### Supplied passage
* * *

- Born: December 4, 1953 Sudbury, Ontario, Canada
- Died: November 28, 2023 (age 69) Brooklyn, New York
- Education: Ontario College of Art
- Known for: Filmmaker, Video artist
- Movement: Avant-Garde

= Ross McLaren (filmmaker) =

Canadian artist and filmmaker

Ross McLaren (December 4, 1953 – November 28, 2023) was a Canadian artist, filmmaker, and educator based in New York City.

==Biography==

McLaren was born in 1953 in Sudbury, Ontario, Canada and graduated with honors from Ontario College of Art, where he also did post-graduate work. He was a faculty member at Cooper Union, Fordham University and Pratt Institute, and also taught at Millennium Film Workshop in New York City.

Following a stroke in July 2023, McLaren died in Brooklyn, New York on November 28, 2023.

==Work==
===Advocacy===

Beginning in 1976, McLaren worked as a filmmaker, scholar, teacher, curator, critic, and community organizer. He founded and was first director of the Funnel Film Centre in Toronto, Ontario, Canada, an institution devoted to the production, exhibition, and distribution of film. As founder/director, McLaren encouraged continued recognition of film—particularly Super 8—in his native country.

===Films===

His films include: Crash 'n' Burn: the "self-destructive document of Toronto’s eponymous punk club," Wave, Weather Building, Dance of the Sacred Foundation Application (feat. Jack Smith), Sex Without Glasses, and the Ann Arbor Film Festival award-winning sensation Summer Camp.

* * *

### Work to be completed
Write out the Ross McLaren page word for word, from "Following a stroke" to "sensation Summer Camp.".

### Information shown
* * *

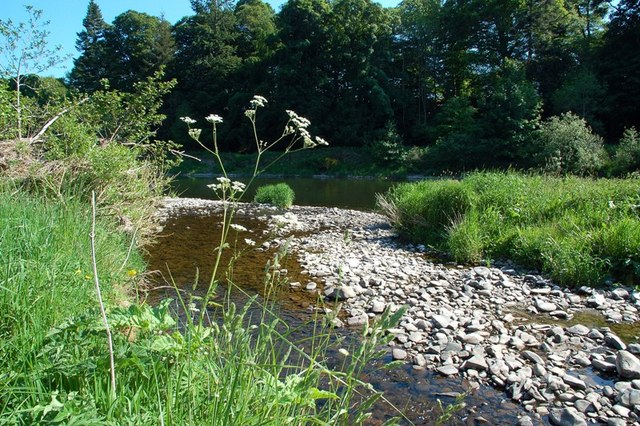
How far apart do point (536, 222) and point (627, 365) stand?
5689 millimetres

* * *

### Response
Following a stroke in July 2023, McLaren died in Brooklyn, New York on November 28, 2023.

==Work==
===Advocacy===

Beginning in 1976, McLaren worked as a filmmaker, scholar, teacher, curator, critic, and community organizer. He founded and was first director of the Funnel Film Centre in Toronto, Ontario, Canada, an institution devoted to the production, exhibition, and distribution of film. As founder/director, McLaren encouraged continued recognition of film—particularly Super 8—in his native country.

===Films===

His films include: Crash 'n' Burn: the "self-destructive document of Toronto’s eponymous punk club," Wave, Weather Building, Dance of the Sacred Foundation Application (feat. Jack Smith), Sex Without Glasses, and the Ann Arbor Film Festival award-winning sensation Summer Camp.